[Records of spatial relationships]
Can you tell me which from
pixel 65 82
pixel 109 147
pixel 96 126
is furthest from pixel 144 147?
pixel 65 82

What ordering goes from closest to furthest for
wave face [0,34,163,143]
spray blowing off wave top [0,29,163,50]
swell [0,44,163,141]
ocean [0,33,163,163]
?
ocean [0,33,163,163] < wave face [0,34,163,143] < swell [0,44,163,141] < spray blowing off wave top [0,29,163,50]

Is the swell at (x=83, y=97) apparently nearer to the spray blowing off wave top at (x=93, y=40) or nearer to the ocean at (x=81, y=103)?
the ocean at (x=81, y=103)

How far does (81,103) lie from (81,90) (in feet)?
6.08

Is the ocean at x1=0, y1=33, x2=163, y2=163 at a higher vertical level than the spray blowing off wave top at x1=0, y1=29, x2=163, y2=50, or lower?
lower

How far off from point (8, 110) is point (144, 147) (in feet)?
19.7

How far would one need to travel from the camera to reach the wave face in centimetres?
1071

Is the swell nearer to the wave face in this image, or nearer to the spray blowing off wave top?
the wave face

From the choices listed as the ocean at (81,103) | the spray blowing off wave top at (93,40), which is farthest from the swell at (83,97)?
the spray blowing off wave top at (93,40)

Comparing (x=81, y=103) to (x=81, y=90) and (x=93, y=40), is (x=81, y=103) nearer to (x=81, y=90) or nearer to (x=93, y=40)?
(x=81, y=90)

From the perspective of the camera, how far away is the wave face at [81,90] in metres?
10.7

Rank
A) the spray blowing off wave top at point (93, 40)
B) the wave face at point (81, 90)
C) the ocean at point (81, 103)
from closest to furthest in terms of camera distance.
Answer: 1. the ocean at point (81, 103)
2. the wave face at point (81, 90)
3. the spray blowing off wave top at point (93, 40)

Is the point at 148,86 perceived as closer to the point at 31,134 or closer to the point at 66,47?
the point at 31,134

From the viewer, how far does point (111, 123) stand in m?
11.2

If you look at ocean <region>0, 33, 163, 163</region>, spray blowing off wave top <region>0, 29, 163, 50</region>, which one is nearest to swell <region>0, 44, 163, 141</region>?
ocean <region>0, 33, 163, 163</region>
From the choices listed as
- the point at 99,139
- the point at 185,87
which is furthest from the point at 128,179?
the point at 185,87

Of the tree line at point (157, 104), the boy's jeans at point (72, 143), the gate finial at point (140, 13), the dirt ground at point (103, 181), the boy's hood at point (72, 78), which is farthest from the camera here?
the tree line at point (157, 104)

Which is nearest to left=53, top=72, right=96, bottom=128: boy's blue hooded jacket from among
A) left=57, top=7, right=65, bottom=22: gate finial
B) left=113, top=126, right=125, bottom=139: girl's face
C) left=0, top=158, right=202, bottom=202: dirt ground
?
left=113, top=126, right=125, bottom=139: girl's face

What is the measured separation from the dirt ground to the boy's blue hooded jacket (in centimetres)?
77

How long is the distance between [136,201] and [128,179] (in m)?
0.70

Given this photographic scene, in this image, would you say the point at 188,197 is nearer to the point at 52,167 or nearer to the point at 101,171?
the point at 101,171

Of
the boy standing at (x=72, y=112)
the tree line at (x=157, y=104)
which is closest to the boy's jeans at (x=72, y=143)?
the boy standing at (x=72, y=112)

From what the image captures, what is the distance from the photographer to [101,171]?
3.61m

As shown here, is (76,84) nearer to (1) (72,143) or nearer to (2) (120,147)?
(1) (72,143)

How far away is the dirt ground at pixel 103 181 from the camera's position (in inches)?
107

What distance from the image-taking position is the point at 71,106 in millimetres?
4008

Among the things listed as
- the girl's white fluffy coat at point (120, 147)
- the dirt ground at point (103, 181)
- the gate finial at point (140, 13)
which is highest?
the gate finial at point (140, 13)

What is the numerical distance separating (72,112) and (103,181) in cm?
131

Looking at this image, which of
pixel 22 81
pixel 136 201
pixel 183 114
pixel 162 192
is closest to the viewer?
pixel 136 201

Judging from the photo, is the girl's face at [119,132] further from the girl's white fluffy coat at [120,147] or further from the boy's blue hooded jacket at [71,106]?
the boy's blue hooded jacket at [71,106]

■ EXERCISE: Write out every one of the items above again, word for word.

■ WRITTEN ANSWER:
Can you tell me which from
pixel 65 82
pixel 109 147
pixel 96 126
is furthest from pixel 144 147?
pixel 65 82

What ordering goes from closest to furthest for
wave face [0,34,163,143]
spray blowing off wave top [0,29,163,50]
swell [0,44,163,141]
ocean [0,33,163,163]
?
ocean [0,33,163,163] < wave face [0,34,163,143] < swell [0,44,163,141] < spray blowing off wave top [0,29,163,50]

Is the swell at (x=83, y=97) apparently nearer to the spray blowing off wave top at (x=93, y=40) or nearer to the ocean at (x=81, y=103)?
the ocean at (x=81, y=103)

How far does (81,103) lie from (81,90) (in feet)?
6.08

Is the ocean at x1=0, y1=33, x2=163, y2=163 at a higher vertical level than the spray blowing off wave top at x1=0, y1=29, x2=163, y2=50, or lower?
lower

How far off from point (8, 110) is point (144, 147) (in feet)?
19.7

How far would one need to travel from the camera to reach the wave face in centimetres?
1071

Is the swell nearer to the wave face in this image, or nearer to the spray blowing off wave top?
the wave face

From the choices listed as the ocean at (81,103) | the spray blowing off wave top at (93,40), which is farthest from the swell at (83,97)?
the spray blowing off wave top at (93,40)

Comparing (x=81, y=103) to (x=81, y=90) and (x=93, y=40), is (x=81, y=103) nearer to (x=81, y=90) or nearer to (x=93, y=40)?
(x=81, y=90)

From the perspective of the camera, how far away is the wave face at [81,90] in metres?
10.7

Rank
A) the spray blowing off wave top at point (93, 40)
B) the wave face at point (81, 90)
C) the ocean at point (81, 103)
from closest to furthest in terms of camera distance.
Answer: 1. the ocean at point (81, 103)
2. the wave face at point (81, 90)
3. the spray blowing off wave top at point (93, 40)

Is the point at 148,86 perceived as closer to the point at 31,134 or closer to the point at 66,47?
the point at 31,134

From the viewer, how far does point (111, 123) stand in m?
11.2

If you look at ocean <region>0, 33, 163, 163</region>, spray blowing off wave top <region>0, 29, 163, 50</region>, which one is nearest to swell <region>0, 44, 163, 141</region>?
ocean <region>0, 33, 163, 163</region>
From the choices listed as
- the point at 99,139
- the point at 185,87
which is furthest from the point at 128,179?
the point at 185,87

Of the tree line at point (157, 104), the boy's jeans at point (72, 143), the gate finial at point (140, 13), the dirt ground at point (103, 181), the boy's hood at point (72, 78), which is farthest from the camera here?
the tree line at point (157, 104)

Which is nearest to left=53, top=72, right=96, bottom=128: boy's blue hooded jacket from among
A) left=57, top=7, right=65, bottom=22: gate finial
B) left=113, top=126, right=125, bottom=139: girl's face
C) left=0, top=158, right=202, bottom=202: dirt ground
?
left=113, top=126, right=125, bottom=139: girl's face

What is the measured separation from the dirt ground to the boy's blue hooded jacket (in centimetres)?
77

How long is the distance between [136,201] and [128,179] (in m)?
0.70

Given this photographic scene, in this image, would you say the point at 188,197 is nearer to the point at 52,167 or nearer to the point at 101,171?
the point at 101,171

Of
the boy standing at (x=72, y=112)
the tree line at (x=157, y=104)
which is closest to the boy's jeans at (x=72, y=143)?
the boy standing at (x=72, y=112)

From what the image captures, what is the distance from the photographer to [101,171]?
3.61m

As shown here, is (76,84) nearer to (1) (72,143) or nearer to (2) (120,147)?
(1) (72,143)

How far away is the dirt ground at pixel 103 181 from the camera's position (in inches)?
107

What distance from the image-taking position is the point at 71,106 in millimetres?
4008

Among the things listed as
- the girl's white fluffy coat at point (120, 147)
- the dirt ground at point (103, 181)
- the gate finial at point (140, 13)
which is highest?
the gate finial at point (140, 13)

What is the numerical distance separating (72,112) and (103,181) in cm?
131

Looking at this image, which of
pixel 22 81
pixel 136 201
pixel 183 114
pixel 162 192
is closest to the viewer?
pixel 136 201

Judging from the photo, is the girl's face at [119,132] further from the girl's white fluffy coat at [120,147] or further from the boy's blue hooded jacket at [71,106]?
the boy's blue hooded jacket at [71,106]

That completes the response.